▶ _PAGE_
^^^^^^^^
Innovative Materials and Processes for Advanced Carbon Capture Technologies



Status:
Alumni
Release Date:
Project Count:
15

Program Description:

IMPACCT's projects seek to develop technologies for existing coal-fired power plants that will lower the cost of carbon capture. Short for "Innovative Materials and Processes for Advanced Carbon Capture Technologies," the IMPACCT program is geared toward minimizing the cost of removing carbon dioxide (CO2) from coal-fired power plant exhaust by developing materials and processes that have never before been considered for this application. Retrofitting coal-fired power plants to capture the CO2 they produce would enable greenhouse gas reductions without forcing these plants to close, shifting away from the inexpensive and abundant U.S. coal supply.

Innovation Need:

Coal-fired power plants provide nearly 50% of all electricity in the U.S. Without implementing carbon capture technology, the projected increase in CO2 in the atmosphere could have serious consequences for the Earth’s ecosystem. Developing new materials and processes to capture CO2 released by coal-fired power plants would minimize harm to the environment while maintaining our ability to utilize coal—a cheap, abundant, and domestic natural resource that holds a significant place in our national energy portfolio. Numerous challenges remain surrounding carbon capture technology despite the past decade of intensive research and development. Chief among these challenges is the unacceptably high cost of capture. Creating new materials developed specifically for capturing CO2 while developing more cost-effective and energy-efficient processes would enable widespread implementation of carbon capture systems, improve our environment, and position the U.S. as a leader in this growing global industry.
^^^^^^^^
▶ _SHORT EXERCISE_
Rewrite the passage of the IMPACCT page that opens with "IMPACCT's projects seek" and closes with "U.S. coal supply.", putting "Upgrading" in place of "Retrofitting".

▶ _SUPPLIED MATERIAL_
^^^^^^^^
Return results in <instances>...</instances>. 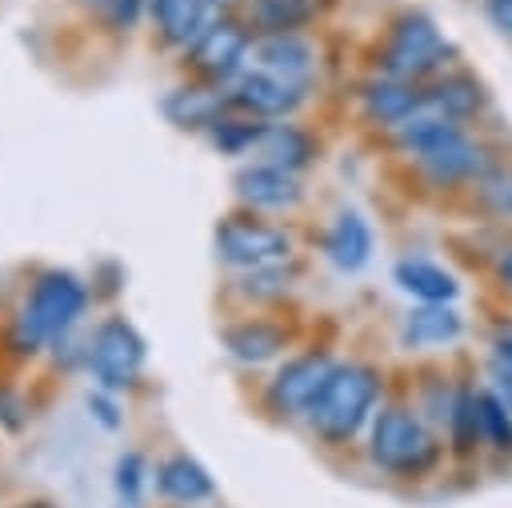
^^^^^^^^
▶ _EXPECTED ANSWER_
IMPACCT's projects seek to develop technologies for existing coal-fired power plants that will lower the cost of carbon capture. Short for "Innovative Materials and Processes for Advanced Carbon Capture Technologies," the IMPACCT program is geared toward minimizing the cost of removing carbon dioxide (CO2) from coal-fired power plant exhaust by developing materials and processes that have never before been considered for this application. Upgrading coal-fired power plants to capture the CO2 they produce would enable greenhouse gas reductions without forcing these plants to close, shifting away from the inexpensive and abundant U.S. coal supply.